The title of this post is not a new philosophy. It is a quote from this fun little video featuring Todd Barricklow, a maker of impossible bikes. Combining several appealing ideas (bikes!), the minute-and-a-half video is here because I find it inspiring. I think I could use some encouragement in the area of creativity, and this video has just the right mixture of provocation and fun.
Taken on its own, this post might seem out of place, but I see this as the first in a series of posts on creativity catalysts, inspiring perspectives on people making new things in ways I had not considered. (It’s the first in the series because it’s the last in a long list of collected videos and other sources I’ve been collecting over the last couple years … stay tuned for more.)
I just got my favorite bike back. It hasn’t been gone or anything. But it has, for a year or so, had a motor mounted to it … which is another story, except to say that the motor was an awesome chinese two-stroke disaster that was anything but green. The motor is destined for another junker frame I saved from the dump, and this bike, my Two Wheeler, has been restored to it’s pure and simple, single-speed (=slow) glory.
Today I was thinking about how environmentally perfect my bike is, and how I’ve often bragged about it over the years, feeling superior to Prius drivers, etc, etc. But I realized today, as I was pedaling around town, enjoying my resurrected roller, that I don’t ride bikes because they are green. At least, that was never a reason for me to start, nor was it why I fell in love with bikes. I ride bikes because bike riding is fun. Sure, I love that my fuel is yummy food, not stinky petroleum. I love that I don’t create greenhouse gasses and I love that I don’t make noise and air pollution. But I really just love riding bikes: that’s mainly why I started, and that’s mainly why I don’t give it up.
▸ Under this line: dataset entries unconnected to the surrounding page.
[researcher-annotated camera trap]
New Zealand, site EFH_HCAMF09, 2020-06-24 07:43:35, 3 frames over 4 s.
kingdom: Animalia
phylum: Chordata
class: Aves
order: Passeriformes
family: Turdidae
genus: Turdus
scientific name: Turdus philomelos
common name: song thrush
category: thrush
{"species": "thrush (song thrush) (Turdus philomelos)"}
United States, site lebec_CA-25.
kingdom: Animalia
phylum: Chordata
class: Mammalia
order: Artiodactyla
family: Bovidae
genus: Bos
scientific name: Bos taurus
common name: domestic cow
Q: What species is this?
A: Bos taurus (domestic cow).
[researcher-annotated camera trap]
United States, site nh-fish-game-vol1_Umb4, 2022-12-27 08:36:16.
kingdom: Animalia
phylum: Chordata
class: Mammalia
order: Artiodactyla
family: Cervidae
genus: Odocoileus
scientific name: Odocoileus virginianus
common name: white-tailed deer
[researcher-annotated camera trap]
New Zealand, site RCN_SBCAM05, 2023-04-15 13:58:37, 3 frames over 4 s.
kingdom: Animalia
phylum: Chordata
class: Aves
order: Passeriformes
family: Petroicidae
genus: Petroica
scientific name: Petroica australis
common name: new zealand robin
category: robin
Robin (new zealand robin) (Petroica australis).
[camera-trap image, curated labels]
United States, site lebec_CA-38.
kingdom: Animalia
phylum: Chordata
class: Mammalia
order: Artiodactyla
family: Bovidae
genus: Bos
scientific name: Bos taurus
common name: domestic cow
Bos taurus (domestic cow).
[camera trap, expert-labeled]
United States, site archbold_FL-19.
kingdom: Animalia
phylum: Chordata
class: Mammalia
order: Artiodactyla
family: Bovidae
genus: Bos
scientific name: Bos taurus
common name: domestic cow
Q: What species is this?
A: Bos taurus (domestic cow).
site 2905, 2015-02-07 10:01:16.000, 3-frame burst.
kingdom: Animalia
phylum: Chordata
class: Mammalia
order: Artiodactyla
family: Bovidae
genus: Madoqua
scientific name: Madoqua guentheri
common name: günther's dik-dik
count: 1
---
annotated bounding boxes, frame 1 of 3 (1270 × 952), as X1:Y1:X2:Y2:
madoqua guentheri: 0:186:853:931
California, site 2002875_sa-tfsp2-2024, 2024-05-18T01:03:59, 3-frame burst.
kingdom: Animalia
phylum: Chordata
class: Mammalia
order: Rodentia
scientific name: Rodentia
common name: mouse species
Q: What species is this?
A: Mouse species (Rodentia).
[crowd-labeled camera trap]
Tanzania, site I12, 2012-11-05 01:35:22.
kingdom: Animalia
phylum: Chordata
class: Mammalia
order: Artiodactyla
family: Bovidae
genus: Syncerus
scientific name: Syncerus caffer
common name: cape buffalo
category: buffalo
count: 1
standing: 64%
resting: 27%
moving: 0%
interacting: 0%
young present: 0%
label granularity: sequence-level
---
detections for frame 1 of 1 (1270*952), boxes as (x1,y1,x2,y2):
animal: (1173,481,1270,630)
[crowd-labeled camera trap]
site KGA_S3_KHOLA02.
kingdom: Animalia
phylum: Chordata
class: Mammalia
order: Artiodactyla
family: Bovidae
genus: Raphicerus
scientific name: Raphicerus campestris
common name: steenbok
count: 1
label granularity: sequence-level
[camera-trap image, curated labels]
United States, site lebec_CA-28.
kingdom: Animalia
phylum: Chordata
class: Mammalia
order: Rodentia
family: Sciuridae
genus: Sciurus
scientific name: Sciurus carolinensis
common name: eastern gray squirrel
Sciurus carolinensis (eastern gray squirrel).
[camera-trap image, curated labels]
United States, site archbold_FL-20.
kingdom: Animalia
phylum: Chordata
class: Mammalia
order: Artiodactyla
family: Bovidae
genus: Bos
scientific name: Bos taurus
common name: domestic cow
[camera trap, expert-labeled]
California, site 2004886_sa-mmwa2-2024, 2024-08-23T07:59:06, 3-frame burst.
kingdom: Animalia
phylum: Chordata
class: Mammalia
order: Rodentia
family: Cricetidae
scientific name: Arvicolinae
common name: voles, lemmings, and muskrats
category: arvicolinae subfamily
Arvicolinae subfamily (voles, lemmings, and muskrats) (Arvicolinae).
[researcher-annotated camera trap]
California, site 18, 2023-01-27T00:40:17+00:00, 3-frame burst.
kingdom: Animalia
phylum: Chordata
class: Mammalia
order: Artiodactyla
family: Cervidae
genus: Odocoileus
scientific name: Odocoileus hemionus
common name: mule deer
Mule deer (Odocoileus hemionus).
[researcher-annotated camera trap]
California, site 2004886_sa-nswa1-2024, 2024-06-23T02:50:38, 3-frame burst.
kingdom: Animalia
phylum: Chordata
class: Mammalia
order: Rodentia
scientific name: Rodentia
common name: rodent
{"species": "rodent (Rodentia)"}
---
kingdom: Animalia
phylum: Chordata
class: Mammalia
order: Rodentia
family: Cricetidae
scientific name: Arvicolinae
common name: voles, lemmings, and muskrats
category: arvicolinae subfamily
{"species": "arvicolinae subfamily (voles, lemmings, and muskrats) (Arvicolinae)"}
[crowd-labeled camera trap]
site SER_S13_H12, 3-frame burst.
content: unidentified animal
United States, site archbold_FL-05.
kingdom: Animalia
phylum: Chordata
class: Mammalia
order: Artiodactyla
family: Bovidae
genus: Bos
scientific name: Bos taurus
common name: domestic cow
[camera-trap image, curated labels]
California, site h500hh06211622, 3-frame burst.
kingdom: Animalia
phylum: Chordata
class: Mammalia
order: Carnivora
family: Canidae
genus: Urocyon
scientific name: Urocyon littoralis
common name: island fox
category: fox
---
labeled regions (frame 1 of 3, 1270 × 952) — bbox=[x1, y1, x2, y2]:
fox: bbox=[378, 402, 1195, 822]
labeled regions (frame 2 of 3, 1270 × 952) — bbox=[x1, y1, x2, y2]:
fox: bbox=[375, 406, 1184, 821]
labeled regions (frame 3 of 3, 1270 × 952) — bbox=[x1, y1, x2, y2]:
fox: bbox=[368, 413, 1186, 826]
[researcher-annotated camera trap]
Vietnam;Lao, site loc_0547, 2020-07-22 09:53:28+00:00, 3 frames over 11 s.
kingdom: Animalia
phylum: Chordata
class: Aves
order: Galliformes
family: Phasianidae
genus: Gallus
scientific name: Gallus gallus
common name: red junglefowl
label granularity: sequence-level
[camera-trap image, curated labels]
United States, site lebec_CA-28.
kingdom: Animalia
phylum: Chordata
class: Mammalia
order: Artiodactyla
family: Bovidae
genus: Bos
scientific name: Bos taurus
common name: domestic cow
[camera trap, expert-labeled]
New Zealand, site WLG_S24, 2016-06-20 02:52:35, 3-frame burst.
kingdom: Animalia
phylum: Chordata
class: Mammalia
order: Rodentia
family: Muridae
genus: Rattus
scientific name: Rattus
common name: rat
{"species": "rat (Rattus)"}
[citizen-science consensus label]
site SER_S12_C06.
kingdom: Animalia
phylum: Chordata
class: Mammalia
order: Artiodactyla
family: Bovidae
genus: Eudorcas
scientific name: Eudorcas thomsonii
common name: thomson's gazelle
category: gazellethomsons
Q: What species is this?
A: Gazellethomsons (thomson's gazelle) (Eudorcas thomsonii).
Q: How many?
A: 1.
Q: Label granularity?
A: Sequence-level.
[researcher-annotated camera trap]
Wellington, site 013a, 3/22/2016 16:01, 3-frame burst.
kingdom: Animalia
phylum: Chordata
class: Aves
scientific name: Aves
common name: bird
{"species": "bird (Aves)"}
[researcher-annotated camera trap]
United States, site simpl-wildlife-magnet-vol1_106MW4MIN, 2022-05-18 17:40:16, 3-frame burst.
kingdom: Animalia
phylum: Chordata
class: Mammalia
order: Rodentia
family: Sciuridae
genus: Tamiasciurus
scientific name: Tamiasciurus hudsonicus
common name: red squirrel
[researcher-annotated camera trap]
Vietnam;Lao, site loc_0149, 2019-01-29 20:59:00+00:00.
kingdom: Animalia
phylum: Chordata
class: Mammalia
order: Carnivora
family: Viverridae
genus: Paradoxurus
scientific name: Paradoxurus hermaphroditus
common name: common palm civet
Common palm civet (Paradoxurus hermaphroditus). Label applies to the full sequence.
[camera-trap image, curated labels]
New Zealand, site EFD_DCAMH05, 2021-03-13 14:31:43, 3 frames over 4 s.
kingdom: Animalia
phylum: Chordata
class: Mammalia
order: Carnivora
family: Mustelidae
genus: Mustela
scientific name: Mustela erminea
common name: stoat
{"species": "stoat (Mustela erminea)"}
I love the freedom of it. I love the wind, the lack of traffic, the simplicity of the machine. I love that I can build and fix bikes with my kids. I love that I am not limited to streets, but can ride in a field, along a trail, and even the wrong way on a one-way street (carefully). I love weaving gently back and forth when the sun is shining and I’m wearing flip-flops and just rolling along without really pedaling at all. Riding is freedom to me. But more to the point, riding bikes makes me feel like a child.
I can admit that I don’t ride my bike because it’s green. I’m so glad that it is, really, but that’s not why I love it.
As I was having this moment of honest self-evaluation, I wondered how many other childlike, innocent pleasures there are that are naturally good for the environment? To put the question another way, when do we become old enough that our tools and toys become as much a danger to our environment as they are a solution to our problems?